#### Supplied records
------------------------

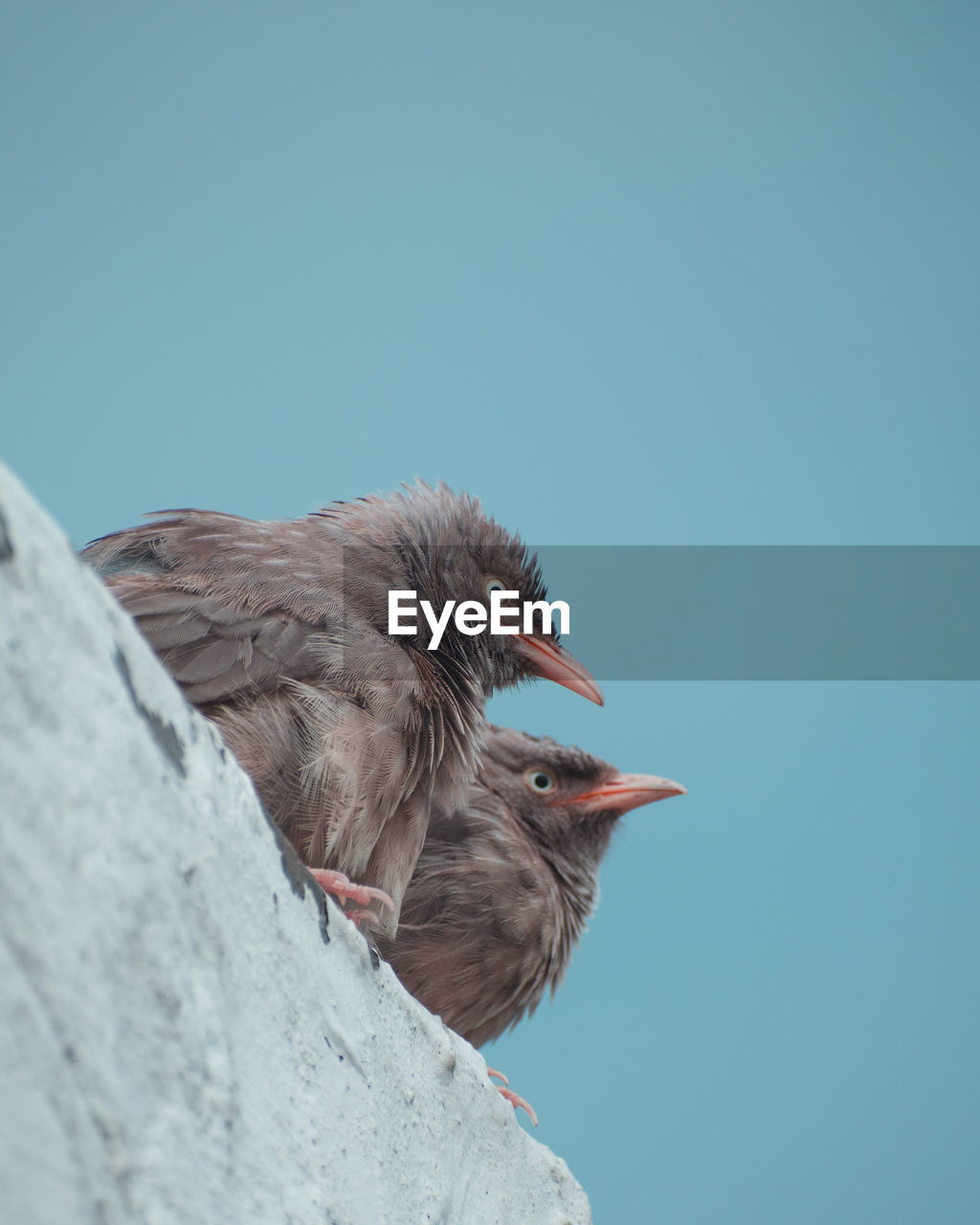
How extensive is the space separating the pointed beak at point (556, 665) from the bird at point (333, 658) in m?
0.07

------------------------

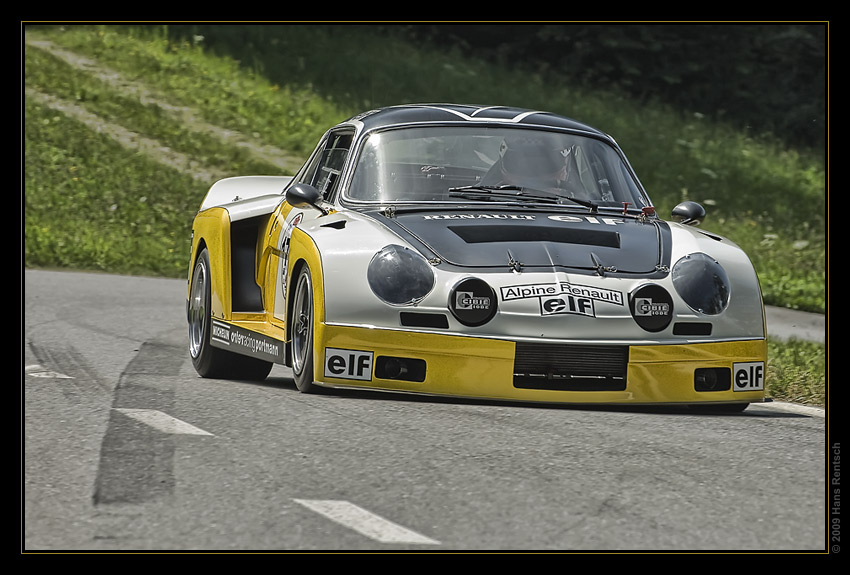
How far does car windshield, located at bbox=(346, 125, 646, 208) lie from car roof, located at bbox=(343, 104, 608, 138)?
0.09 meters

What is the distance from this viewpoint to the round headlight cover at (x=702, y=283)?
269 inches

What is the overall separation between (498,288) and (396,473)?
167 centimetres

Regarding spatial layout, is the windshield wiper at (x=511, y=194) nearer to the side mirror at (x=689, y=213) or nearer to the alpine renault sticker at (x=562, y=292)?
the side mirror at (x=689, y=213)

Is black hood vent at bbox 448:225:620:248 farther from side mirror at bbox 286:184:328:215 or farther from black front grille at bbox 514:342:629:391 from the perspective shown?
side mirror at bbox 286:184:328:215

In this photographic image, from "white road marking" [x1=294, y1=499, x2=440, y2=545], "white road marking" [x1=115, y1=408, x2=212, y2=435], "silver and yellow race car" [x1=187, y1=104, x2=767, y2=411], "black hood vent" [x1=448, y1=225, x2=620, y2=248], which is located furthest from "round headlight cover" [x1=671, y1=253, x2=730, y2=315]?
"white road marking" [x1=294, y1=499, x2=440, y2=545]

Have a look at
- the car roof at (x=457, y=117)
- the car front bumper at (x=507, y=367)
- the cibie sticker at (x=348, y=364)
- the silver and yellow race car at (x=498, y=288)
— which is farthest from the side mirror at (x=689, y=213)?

------------------------

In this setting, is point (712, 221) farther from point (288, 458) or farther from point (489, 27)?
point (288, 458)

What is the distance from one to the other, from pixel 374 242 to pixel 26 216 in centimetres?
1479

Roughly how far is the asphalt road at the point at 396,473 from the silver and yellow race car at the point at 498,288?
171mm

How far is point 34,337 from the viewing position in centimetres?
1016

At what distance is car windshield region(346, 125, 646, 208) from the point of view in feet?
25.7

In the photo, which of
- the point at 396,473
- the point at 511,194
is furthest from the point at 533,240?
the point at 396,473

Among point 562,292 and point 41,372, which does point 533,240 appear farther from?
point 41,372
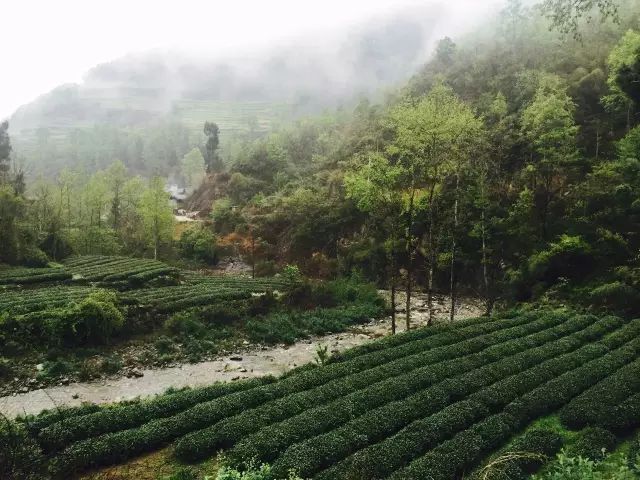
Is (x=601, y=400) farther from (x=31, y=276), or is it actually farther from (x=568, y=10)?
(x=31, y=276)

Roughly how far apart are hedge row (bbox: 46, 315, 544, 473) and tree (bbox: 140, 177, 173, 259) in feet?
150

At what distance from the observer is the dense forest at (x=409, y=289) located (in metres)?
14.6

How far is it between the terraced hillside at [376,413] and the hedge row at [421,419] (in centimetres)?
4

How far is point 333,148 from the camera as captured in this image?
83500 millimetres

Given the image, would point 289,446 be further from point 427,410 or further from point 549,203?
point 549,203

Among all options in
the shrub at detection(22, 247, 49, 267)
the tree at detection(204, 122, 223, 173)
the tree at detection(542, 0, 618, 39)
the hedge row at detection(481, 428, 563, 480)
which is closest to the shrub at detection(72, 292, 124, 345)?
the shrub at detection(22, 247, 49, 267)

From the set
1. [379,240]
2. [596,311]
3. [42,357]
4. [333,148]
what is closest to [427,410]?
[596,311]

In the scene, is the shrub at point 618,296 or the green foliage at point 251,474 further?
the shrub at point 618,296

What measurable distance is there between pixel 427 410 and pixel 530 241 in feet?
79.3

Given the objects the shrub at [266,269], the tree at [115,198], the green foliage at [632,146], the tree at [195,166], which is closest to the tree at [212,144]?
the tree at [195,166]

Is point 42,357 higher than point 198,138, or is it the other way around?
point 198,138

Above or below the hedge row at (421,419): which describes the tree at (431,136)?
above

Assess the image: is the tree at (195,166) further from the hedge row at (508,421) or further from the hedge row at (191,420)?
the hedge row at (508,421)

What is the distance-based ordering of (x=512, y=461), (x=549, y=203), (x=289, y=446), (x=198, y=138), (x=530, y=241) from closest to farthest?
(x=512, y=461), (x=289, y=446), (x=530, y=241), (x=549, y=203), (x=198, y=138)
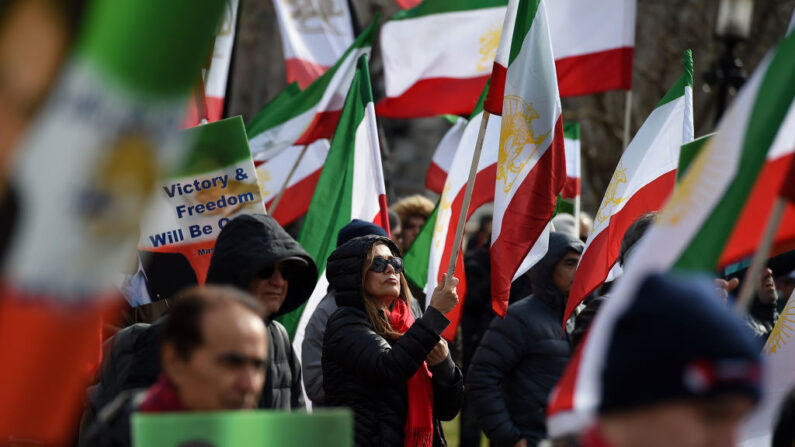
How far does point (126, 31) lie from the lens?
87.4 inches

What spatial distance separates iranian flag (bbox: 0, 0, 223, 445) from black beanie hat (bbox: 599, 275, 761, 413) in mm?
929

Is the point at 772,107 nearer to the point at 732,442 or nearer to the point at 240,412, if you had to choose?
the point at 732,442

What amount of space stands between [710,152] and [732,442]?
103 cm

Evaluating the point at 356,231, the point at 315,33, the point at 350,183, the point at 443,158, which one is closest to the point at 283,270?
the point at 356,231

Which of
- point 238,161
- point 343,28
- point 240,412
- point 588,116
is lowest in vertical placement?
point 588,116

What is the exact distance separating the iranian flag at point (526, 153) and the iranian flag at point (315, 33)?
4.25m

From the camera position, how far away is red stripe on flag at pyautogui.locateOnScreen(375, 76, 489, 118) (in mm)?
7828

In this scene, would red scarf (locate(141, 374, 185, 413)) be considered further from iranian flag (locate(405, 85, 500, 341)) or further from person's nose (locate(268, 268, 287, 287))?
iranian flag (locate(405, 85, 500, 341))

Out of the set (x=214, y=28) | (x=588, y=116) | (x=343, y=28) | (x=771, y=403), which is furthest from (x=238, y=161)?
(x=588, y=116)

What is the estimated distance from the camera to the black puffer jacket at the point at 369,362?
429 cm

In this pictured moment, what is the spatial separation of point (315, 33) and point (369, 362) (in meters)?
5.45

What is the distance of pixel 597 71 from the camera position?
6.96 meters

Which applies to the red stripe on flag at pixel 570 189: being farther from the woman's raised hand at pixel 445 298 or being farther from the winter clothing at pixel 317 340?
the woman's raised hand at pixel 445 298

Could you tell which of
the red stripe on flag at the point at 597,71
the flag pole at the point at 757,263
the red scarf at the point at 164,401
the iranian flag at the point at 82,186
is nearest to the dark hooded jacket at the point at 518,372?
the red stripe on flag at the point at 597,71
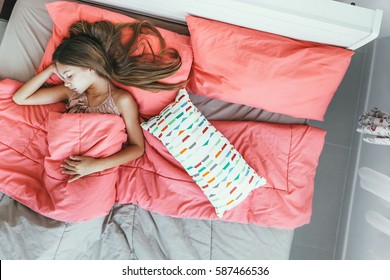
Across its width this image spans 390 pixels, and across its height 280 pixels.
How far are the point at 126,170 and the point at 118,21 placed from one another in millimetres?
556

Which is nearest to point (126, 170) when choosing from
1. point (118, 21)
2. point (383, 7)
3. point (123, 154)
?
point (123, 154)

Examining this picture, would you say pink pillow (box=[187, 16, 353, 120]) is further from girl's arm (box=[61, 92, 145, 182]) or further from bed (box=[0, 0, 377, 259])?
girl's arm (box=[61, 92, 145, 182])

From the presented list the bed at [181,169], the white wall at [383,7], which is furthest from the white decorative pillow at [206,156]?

------------------------

#### Objective
Reproduce the lines between the one holding "Have a look at" and the one holding "at (x=689, y=213)?", inclusive, substituting "nearest" for "farthest" and leaving all else unchanged.

#### Solution below
Have a look at
- the car roof at (x=457, y=117)
- the car front bumper at (x=507, y=367)
- the cibie sticker at (x=348, y=364)
- the silver and yellow race car at (x=498, y=288)
— which is nearest from the side mirror at (x=689, y=213)?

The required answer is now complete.